A friend gave me a sashiko kit, consisting of indigo cloth with traditional, stylized Japanese wave patterns outlined in ready-to-embroider stitch marks, a needle, and white cotton thread. The intent was to give me a relatively easy-to-complete craft project to ease me into retirement. I’ve not yet started to embroider. It took me 3 hours to untangle the cotton thread, which I had yanked out of the plastic wrapping assuming it was multiple pieces of thread, and not a single, endless one.
During my sometimes peaceful and sometimes infuriating attempts to pull one thread through a few hundred tiny holes within the web of knotted threads I had in front of me, a tangle that made Medusa’s hair look tidy, I started to see my early days of retirement as being part of their own tangle.
I realized that I was trying to turn retirement into a job, complete with goals, deadlines, and measures of accountability I had followed Mr.
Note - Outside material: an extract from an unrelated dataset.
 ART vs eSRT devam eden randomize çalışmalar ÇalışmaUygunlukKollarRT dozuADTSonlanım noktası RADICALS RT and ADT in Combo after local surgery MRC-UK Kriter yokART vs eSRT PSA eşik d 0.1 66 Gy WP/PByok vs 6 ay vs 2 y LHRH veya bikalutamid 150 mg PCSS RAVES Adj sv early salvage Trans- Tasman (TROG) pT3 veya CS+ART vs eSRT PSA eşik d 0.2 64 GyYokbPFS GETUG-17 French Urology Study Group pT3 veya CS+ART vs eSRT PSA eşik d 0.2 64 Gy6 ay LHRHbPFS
Morton’s advice (Independence Day) and started a list of what I wanted to learn, never reaching the 50-100 items he suggested, but still pushing for a “promotion and a raise” by including mastering Spanish, writing a book, sewing a quilt, maintaining a full weekly calendar of tai chi, zumba, yoga and Bollywood dance, and maintaining this blog. I even had trouble sleeping last night, fretting over some complications in a volunteer job. After all, if I have only 14 years to live, I’ve got a lot left to accomplish.
I’m smiling as I wrap this up. Clearly I have not made a successful transition from work to retirement, but it’s very fun to be aware of these different phases the process is taking me through.